[start Text provided]

Monday, May 14, 2012

God and the Girl Scouts


Against (preposition) 1. in opposition to; contrary to; in resistance to; hostile to
            --Random House Dictionary

Decisions, decisions…to buy the thin mints or go for the peanut butter patties, or maybe just indulge and go for several boxes of both? I’m a pushover when it comes to buying Girl Scout cookies from the earnest young girls who knock on my front door or corner me at church with their order forms once a year.  Who could be against cookies or one of the oldest youth service organizations in America, the Girl Scouts, who this year celebrate their 100th anniversary?  One hundred years of carrying out a noble and simple mission: “Girl Scouting builds girls of courage, confidence, and character, who make the world a better place.” 

Found in all 50 states, the Girl Scouts of America (GSA) welcomes girls of all races, religions and backgrounds and boasts 2.3 million girl members and 890,000 adult members.  Most well known for those darn tasty cookies, their work is actually much more substantial: to teach girls leadership skills in the hope of helping them grow into better citizens, better neighbors, and better family members, all in service to others.

[end Text provided]
[start Dataset content]

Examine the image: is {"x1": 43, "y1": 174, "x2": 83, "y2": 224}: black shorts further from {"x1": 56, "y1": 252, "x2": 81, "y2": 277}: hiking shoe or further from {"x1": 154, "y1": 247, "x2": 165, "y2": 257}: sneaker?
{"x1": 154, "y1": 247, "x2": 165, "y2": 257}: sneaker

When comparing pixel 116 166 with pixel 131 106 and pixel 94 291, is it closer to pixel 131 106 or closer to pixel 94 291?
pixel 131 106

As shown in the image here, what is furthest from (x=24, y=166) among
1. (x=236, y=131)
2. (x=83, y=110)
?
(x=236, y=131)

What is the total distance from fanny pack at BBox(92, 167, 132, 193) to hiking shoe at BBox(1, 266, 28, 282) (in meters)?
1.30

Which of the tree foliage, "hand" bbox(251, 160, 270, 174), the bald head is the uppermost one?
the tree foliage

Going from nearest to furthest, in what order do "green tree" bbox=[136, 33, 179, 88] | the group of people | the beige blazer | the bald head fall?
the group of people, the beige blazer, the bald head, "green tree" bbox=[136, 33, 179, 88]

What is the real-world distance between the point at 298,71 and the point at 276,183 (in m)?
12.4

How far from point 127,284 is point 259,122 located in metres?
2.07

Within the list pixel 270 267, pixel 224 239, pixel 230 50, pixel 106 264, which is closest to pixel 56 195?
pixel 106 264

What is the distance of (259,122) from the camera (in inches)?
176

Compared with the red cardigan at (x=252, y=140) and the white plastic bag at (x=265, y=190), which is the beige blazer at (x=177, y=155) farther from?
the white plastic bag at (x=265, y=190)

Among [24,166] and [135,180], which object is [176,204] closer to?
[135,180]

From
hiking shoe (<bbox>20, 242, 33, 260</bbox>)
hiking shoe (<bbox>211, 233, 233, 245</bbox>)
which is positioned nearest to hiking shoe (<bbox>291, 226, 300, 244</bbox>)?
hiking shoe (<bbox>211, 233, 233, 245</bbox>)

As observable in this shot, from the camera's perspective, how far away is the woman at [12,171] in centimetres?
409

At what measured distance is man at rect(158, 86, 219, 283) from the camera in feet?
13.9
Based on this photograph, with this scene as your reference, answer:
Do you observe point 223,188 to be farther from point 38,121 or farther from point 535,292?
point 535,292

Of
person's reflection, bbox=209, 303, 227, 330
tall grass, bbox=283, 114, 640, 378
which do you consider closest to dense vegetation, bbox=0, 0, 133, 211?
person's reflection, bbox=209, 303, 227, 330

[end Dataset content]
[start Dataset content]

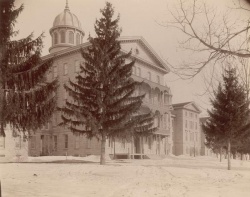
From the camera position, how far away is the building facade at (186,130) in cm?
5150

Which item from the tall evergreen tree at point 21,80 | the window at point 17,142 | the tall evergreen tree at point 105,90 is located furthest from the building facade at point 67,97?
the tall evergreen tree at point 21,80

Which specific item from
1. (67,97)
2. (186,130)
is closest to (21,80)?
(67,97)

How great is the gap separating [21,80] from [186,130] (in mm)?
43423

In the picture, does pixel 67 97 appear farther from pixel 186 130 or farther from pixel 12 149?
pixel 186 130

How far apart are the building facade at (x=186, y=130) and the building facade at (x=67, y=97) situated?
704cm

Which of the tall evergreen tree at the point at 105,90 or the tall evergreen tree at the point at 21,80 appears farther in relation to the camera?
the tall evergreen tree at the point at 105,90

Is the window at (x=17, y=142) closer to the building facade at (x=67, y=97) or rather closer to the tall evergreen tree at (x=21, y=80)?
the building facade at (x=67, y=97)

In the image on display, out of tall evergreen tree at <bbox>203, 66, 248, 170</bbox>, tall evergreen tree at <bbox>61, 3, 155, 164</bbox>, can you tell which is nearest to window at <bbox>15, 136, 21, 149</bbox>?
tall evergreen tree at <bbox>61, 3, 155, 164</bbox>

[end Dataset content]
[start Dataset content]

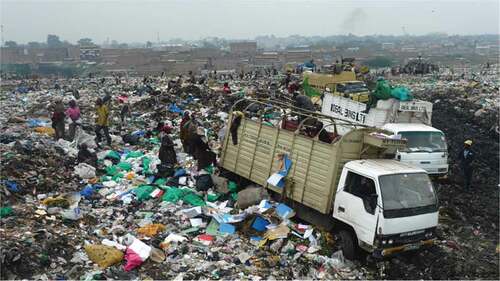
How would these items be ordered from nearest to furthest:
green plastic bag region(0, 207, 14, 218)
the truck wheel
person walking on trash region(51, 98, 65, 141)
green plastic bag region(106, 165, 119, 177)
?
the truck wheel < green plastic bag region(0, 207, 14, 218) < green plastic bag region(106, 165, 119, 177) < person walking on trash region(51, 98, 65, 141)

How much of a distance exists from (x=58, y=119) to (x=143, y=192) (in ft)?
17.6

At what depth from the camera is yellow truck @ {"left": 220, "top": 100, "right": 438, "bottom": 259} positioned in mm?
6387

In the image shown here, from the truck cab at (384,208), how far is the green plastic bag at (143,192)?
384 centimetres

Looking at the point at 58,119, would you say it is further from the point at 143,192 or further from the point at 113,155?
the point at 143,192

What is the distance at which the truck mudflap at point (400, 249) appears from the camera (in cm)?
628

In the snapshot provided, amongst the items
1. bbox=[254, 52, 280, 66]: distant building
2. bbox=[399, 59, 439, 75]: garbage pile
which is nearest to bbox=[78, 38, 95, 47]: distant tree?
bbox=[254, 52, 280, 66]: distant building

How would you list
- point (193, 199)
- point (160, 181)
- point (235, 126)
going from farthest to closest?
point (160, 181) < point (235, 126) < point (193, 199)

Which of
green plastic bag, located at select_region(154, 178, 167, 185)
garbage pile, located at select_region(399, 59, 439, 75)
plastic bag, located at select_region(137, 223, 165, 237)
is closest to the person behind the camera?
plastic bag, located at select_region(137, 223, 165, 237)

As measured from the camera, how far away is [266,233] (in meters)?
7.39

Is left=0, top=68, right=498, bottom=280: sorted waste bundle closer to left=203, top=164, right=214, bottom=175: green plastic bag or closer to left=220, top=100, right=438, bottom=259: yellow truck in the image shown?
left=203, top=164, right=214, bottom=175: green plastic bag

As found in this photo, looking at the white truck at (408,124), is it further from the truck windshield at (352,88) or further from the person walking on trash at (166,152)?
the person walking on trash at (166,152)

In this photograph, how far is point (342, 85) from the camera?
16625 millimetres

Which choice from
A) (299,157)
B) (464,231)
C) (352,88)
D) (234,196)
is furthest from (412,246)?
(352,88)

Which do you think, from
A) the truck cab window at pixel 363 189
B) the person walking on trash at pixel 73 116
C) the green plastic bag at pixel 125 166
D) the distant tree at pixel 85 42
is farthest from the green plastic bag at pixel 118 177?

[end Dataset content]

• [What to do]:
(A) According to the Girl Scouts post, how many adult members does the organization have?
(B) Using the Girl Scouts post, explain why the writer calls the organization's work more substantial than the cookies it is best known for.

• [Task-by-task answers]:
(A) 890,000 adult members.

(B) The writer says the organization's real work is teaching girls leadership skills. The aim is to help them grow into better citizens, neighbors, and family members, all in service to others.